MEMOFinder - method overview

MeMoFinder is a software helping researchers in the task of finding motifs in biological sequences using a consensus approach. This means that instead of developing a new method for finding sequence motifs de novo we have focused on finding the consensus between different available tools and data stored in public motif databases such as JASPAR.

How does it work?

As you can see in the picture above, our method is composed of three steps which are described below.

1. Motif finding

The first step in MMF is launching motif discovery programs. Currently, four of them are available: Bioprospector, MDscan, MEME and Weeder.
User can set the following parameters:

whether to search only the input sequences, or their complementary sequences as well
the desired motifs' length
max. number of returned motifs

At the end of this step, the programs' results are gathered together, the results are pre-filtered, so that multiple copies of the same motif reported by any of the programs are removed.

At this stage the motifs from the reference database (either a flavor of JASPAR or user-supplied database, more details) are added to the pool of motifs. This allows to spot the similarities between previously known motifs and the ones reported by de novo methods.

2. Comparing motifs

In the next step, we need to calculate the distance matrix containing motif a distance between every pair of motifs from the pool. This can be done in multiple ways, so we provided the user with a number of choices. Firstly, the user may choose which distributions should be used to compute distance between motifs:

Probability distributions from Position specific score matrices
Motif score distribution over the input sequences.

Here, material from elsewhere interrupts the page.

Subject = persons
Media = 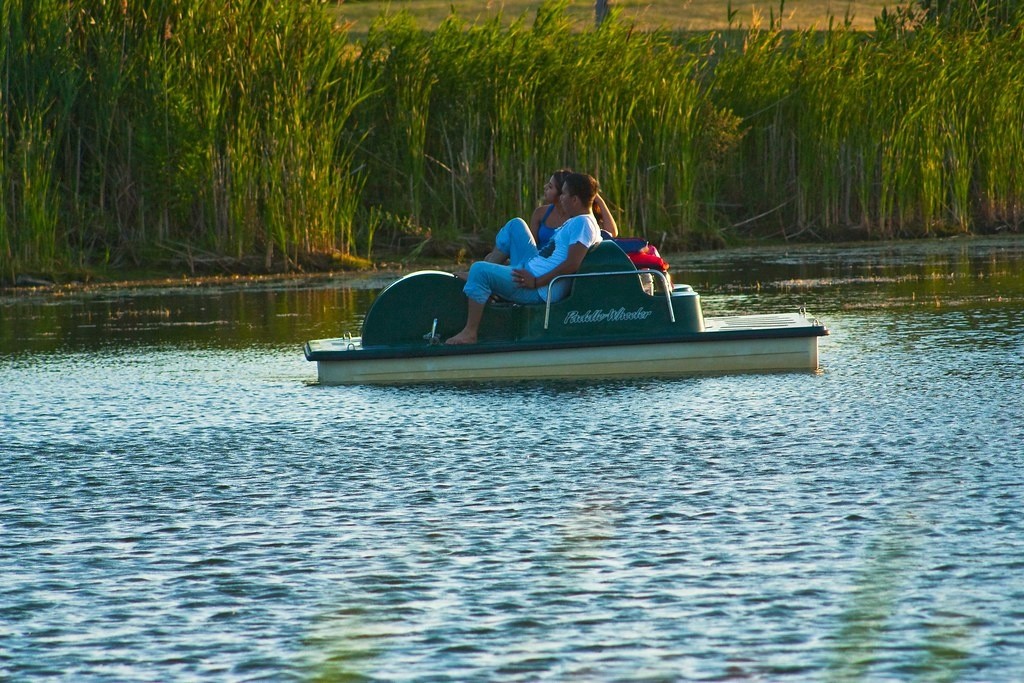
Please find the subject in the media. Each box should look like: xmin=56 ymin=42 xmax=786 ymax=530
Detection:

Secondly the user may select from different measures used to define distances between distributions:

Pearson Correlation
DPQ measure
Relative entropy

3. Clustering

The matrix is then used as an input to a hierarchical clustering of the motifs using average linkage method (more info... ). The threshold value for clustering can be specified either as an absolute distance, or it can be specified relative to the minimal distance between the motifs in the reference database. The default is to select the relative threshold of 0.5, which results in all reference motifs being in different clusters.

Then motifs in each of the clusters are aligned and a consensus motif for each cluster is computed. This is done using an incremental alignment of the motifs starting from the most informative to the least informative one. The motifs are then truncated so that they do not contain non-informative columns at their ends.